Chaque État membre devra établir un programme opérationnel (PO) dans lequel il définira ses dispositifs prioritaires et les enveloppes attribuées à chacun d'eux, à partir de l'enveloppe globale réservée pour l'État membre. La répartition de l'enveloppe globale entre États membres n'est pour l'instant pas connue, et sera décidée par la Commission européenne au moyen d'un acte d'exécution, en fonction de critères définis à l'article 17.

7. Le volet externe de la PCP

Le volet externe de la PCP ne fait pas l'objet d'une proposition de règlement mais d'une communication de la Commission européenne12(*) qui expose sa stratégie, consistant à diffuser le modèle européen aux autres pays pratiquant la pêche. L'objectif assigné au volet externe consiste à « contribuer à la mise en place d'un système international de gouvernance des pêches qui soit plus responsable ».

La Commission propose d'y parvenir en établissant un dialogue renforcé avec les autres pays, pour leur faire partager l'objectif d'atteinte du RMD en 2015 et renforcer l'autorité des organisations régionales de gestion des pêches (ORGP). Elle souhaite aussi interdire l'accès aux grands marchés de consommation pour les produits provenant d'une pêche illicite non réglementée et non déclarée (pêche INN). Elle envisage également de remplacer les accords de partenariat de pêche (APP) avec les pays-tiers par des accords de pêche durable (APD) davantage axés sur la conservation des ressources, en produisant un effort particulier de meilleure connaissance des stocks et de transparence de l'activité de pêche sur les zones concernées. Enfin, la Commission souhaite que le volet externe de la PCP soit en cohérence avec les autres politiques de l'Union européenne, y compris en matière de droits de l'Homme et demande qu'une clause de respect de ces droits soit systématiquement intégrée dans les APD.

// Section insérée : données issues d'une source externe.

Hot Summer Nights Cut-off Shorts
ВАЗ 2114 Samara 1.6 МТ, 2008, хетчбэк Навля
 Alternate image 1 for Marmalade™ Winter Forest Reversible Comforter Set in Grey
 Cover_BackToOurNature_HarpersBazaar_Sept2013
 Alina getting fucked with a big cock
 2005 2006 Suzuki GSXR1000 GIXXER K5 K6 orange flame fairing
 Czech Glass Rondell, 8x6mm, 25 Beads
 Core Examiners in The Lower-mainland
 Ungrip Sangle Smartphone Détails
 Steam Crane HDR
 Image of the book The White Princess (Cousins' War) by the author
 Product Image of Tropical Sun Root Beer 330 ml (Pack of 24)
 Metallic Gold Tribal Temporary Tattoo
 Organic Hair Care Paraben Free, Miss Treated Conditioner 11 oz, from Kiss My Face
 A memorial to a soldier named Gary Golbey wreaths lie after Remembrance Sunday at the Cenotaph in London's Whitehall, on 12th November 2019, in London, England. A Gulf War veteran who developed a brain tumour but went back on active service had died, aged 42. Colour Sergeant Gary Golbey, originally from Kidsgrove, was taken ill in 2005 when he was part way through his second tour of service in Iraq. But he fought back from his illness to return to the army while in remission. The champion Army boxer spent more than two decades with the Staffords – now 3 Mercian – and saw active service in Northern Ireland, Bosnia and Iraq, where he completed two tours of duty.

* 10 Le principe de stabilité relative prévoit que lorsque les quotas pour une espèce sont modifiés, la part des pêcheurs relevant des différents États membres concernés reste stable. Avec le principe de stabilité relative, les efforts en cas de réduction des possibilités de pêche, ou les gains en cas d'augmentation de ces possibilités, restent équitablement répartis.

* 11 Règlement (CE) n° 104/2000.

* 12 Communication de la Commission au Parlement européen, au Conseil, au Comité économique et social européen et au Comité des régions relative à la dimension extérieure de la politique commune de la pêche du 13 juillet 2011 - COM(2011) 424 final.